Jawless fish may hold key to effective brain cancer treatment: Report

A study found that leaky barrier offers a unique point of entry, allowing molecules to access the brain and deliver drugs precisely on target

A chemical found in jawless parasitic fish can be used to deliver anti-cancer drugs directly to brain tumours, as well as lead to more effective treatments for trauma and stroke, a study has found.

The research, published in the journal Science Advances, found that molecules from the immune system of the parasitic sea lamprey may also be combined with a wide array of other therapies, offering hope to treat disorders like multiple sclerosis, Alzheimer's disease or even traumatic injuries.

"We believe it could be applied as a platform technology across multiple conditions," said Eric Shusta, a professor at the University of Wisconsin-Madison in the US.

When injected into the bloodstream, many drugs cannot reach targets in the brain as the blood-brain barrier prevents large molecules from leaving the blood vessels in the brain, researchers said.

In conditions such as brain cancer, stroke, trauma and multiple sclerosis, however, the barrier becomes leaky in and around the disease locations, researchers said.

The study found that leaky barrier offers a unique point of entry, allowing molecules to access the brain and deliver drugs precisely on target.

"Molecules like this normally couldn't ferry cargo into the brain, but anywhere there's a blood-brain barrier disruption, they can deliver drugs right to the site of pathology," Shusta said in a statement.

▸ Exercise 1: Do these statements agree with the lamprey article? Give yes or no for each, quoting the words of the article that decide it. (a) The research appeared in the journal Science Advances. (b) Eric Shusta is a professor at the University of Wisconsin-Madison. (c) The blood-brain barrier lets large molecules leave the blood vessels in the brain.
▸ Exercise 2: According to the lamprey article, in which conditions does the blood-brain barrier become leaky?
▸ Exercise 3: Please rewrite the passage of the lamprey article that begins with "When injected into" and ends after "in a statement.", with "leaky" changed to "porous".

Stored data:
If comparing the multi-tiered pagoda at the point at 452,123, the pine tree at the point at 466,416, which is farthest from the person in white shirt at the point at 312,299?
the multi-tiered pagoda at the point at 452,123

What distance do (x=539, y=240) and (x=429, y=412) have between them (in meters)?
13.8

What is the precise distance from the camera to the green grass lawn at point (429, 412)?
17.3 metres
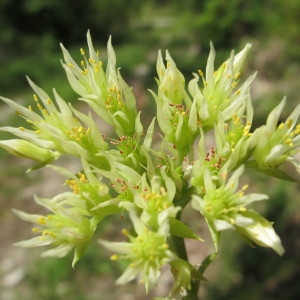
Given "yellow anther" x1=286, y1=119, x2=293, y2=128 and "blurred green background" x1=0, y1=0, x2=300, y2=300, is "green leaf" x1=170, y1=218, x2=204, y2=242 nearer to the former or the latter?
"yellow anther" x1=286, y1=119, x2=293, y2=128

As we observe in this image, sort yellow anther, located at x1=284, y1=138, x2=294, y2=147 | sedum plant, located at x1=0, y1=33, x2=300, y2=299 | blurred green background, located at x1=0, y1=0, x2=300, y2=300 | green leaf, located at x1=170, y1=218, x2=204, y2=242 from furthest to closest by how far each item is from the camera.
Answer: blurred green background, located at x1=0, y1=0, x2=300, y2=300, yellow anther, located at x1=284, y1=138, x2=294, y2=147, green leaf, located at x1=170, y1=218, x2=204, y2=242, sedum plant, located at x1=0, y1=33, x2=300, y2=299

▸ Answer section 1:
(a) Yes: "published in the journal Science Advances"
(b) Yes: "a professor at the University of Wisconsin-Madison in the US"
(c) No: "the blood-brain barrier prevents large molecules from leaving the blood vessels in the brain"

▸ Answer section 2: In brain cancer, stroke, trauma and multiple sclerosis.

▸ Answer section 3:
When injected into the bloodstream, many drugs cannot reach targets in the brain as the blood-brain barrier prevents large molecules from leaving the blood vessels in the brain, researchers said.

In conditions such as brain cancer, stroke, trauma and multiple sclerosis, however, the barrier becomes porous in and around the disease locations, researchers said.

The study found that porous barrier offers a unique point of entry, allowing molecules to access the brain and deliver drugs precisely on target.

"Molecules like this normally couldn't ferry cargo into the brain, but anywhere there's a blood-brain barrier disruption, they can deliver drugs right to the site of pathology," Shusta said in a statement.